*** Opening EXTRACT TO READ ***

RD: People think of someone who works with currencies as being a materialist. Yet it sounds as if your interests are towards social change through complementary currencies. How did you come to be interested in this other dimension? BL: The reason I went to the Central Bank in the first place was to check whether it was possible to improve the conventional money system from within. I had been working for a number of years in South America, and I had seen the damage that the existing money system has created on a huge scale in Latin America.
RD: You thought it was the money system and not just the governments? BL: It’s a chicken and egg story: unstable currency equals unstable government. There is practically no way today for a developing country to have a reasonable monetary policy within the current rules of the game. Joseph Stiglitz, Nobel laureate in economics and formerly head economist at the World Bank, makes the same claims in his book Globalization and Its Discontents (Penguin, 2002). Whether you fix your currency to the dollar or let it float, you end up with an unmanageable monetary problem, like Brazil, Russia or Argentina have experienced. Eighty-seven countries have gone through a major currency crisis in the last 25 years. Their fiscal policies are imposed by an International Monetary Fund (IMF). I am afraid that if the United States had to live by the rules that are imposed on, say, Brazil, the United States of America would become a developing country in one generation. It’s the system that is currently unstable, unfair and not working.
The majority of humanity has gone through a recent monetary crisis at least once already. We’re living here, in America, in an island of perceived stability. And even that is an illusion. We could have a run on the dollar under the current rules. We are dealing with an unstable system, an ailing system. Back in 1975, I had come to the conclusion that there would be a systemic series of monetary crashes, starting with Latin America. And that’s why I wrote my book on how the money system was not working and its impact on Latin American development, Europe, Latin America and the Multinationals (Praeger, 1979). I predicted that the first crash in Latin America would be in the early 1980s. It actually happened in 1981 in Mexico. Since then we have had more than 80 other countries undergoing similar monetary crises.

*** Closing EXTRACT TO READ ***

- PROBLEM DESCRIPTION
Return the passage of the interview on currencies and social change, copied exactly, everything from "The majority of" down to "similar monetary crises.".

*** Opening INPUT DATA ***

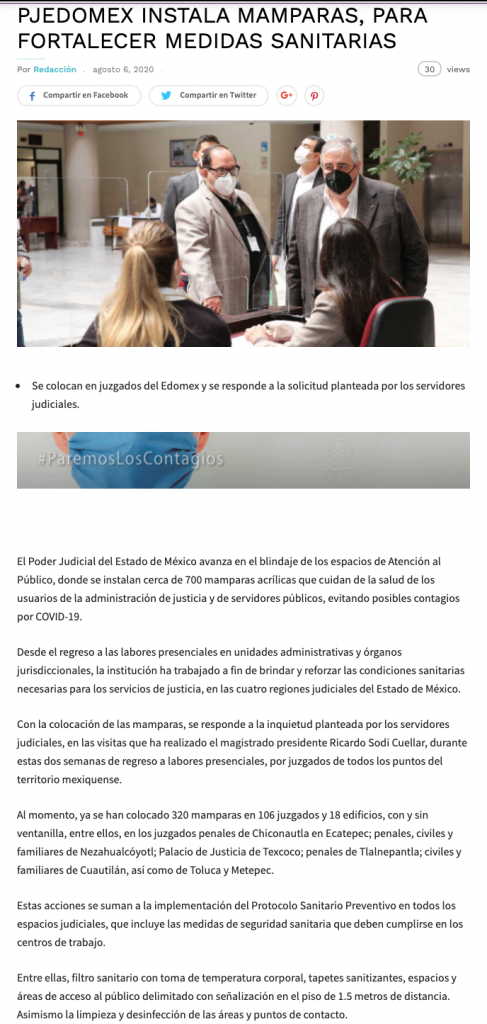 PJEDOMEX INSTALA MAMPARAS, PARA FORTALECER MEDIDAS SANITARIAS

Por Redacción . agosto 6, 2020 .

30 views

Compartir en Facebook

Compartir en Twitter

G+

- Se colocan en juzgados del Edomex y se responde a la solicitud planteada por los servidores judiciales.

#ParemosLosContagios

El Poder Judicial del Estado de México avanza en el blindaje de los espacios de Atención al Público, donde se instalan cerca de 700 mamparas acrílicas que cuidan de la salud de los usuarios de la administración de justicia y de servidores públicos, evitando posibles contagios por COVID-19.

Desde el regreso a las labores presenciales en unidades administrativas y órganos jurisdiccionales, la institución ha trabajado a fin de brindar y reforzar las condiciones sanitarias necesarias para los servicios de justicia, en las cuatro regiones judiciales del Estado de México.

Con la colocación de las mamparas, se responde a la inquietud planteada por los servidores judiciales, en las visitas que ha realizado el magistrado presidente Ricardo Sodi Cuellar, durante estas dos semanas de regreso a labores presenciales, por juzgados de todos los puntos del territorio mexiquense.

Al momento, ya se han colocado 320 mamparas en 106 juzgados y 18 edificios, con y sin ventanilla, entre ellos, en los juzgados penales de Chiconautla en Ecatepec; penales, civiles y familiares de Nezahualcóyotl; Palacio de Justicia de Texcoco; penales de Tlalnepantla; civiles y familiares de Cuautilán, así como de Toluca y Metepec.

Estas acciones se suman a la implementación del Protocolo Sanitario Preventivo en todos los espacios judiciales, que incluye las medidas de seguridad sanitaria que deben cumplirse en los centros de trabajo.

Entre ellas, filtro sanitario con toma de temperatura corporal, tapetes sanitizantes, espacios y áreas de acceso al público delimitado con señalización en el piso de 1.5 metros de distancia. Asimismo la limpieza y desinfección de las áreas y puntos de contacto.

*** Closing INPUT DATA ***
*** Opening INPUT DATA ***

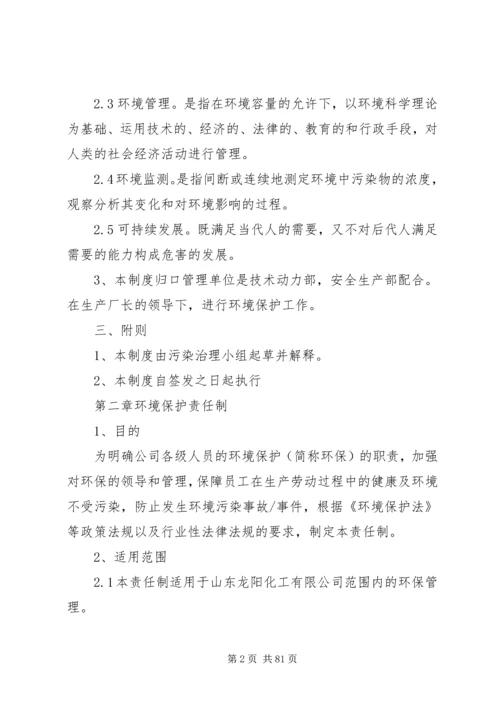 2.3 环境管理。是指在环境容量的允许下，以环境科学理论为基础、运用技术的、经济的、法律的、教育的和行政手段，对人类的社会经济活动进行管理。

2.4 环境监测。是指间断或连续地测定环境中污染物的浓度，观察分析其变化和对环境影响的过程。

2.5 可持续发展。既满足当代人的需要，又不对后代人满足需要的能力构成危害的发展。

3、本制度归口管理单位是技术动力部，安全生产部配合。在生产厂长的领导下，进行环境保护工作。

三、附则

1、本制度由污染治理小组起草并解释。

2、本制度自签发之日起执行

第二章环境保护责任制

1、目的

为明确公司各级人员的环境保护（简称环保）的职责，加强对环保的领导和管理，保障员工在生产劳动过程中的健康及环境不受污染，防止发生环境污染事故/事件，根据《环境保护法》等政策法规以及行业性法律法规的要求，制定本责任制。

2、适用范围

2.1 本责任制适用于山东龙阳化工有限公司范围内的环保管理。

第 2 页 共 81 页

*** Closing INPUT DATA ***
*** Opening INPUT DATA ***

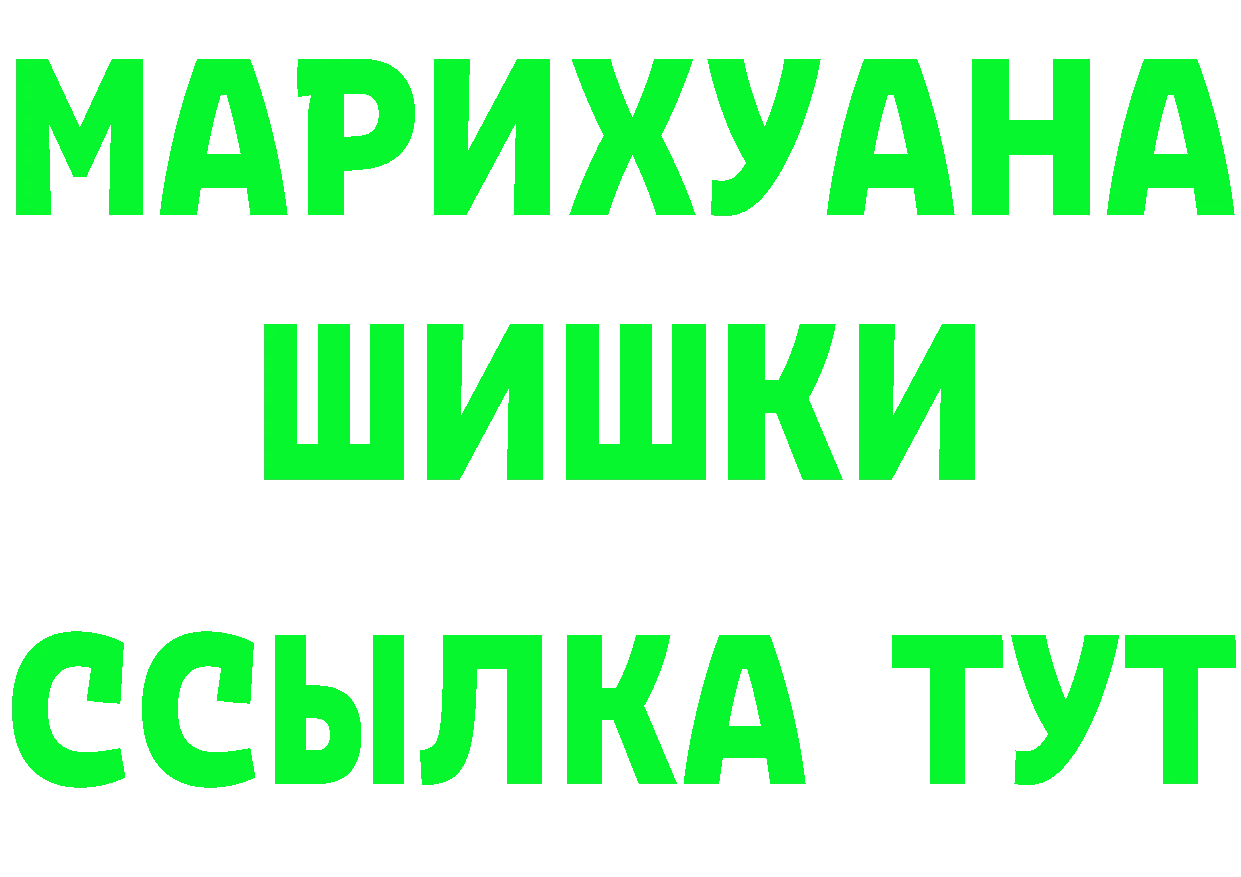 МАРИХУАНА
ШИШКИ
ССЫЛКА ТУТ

*** Closing INPUT DATA ***

- ANSWER AREA
The majority of humanity has gone through a recent monetary crisis at least once already. We’re living here, in America, in an island of perceived stability. And even that is an illusion. We could have a run on the dollar under the current rules. We are dealing with an unstable system, an ailing system. Back in 1975, I had come to the conclusion that there would be a systemic series of monetary crashes, starting with Latin America. And that’s why I wrote my book on how the money system was not working and its impact on Latin American development, Europe, Latin America and the Multinationals (Praeger, 1979). I predicted that the first crash in Latin America would be in the early 1980s. It actually happened in 1981 in Mexico. Since then we have had more than 80 other countries undergoing similar monetary crises.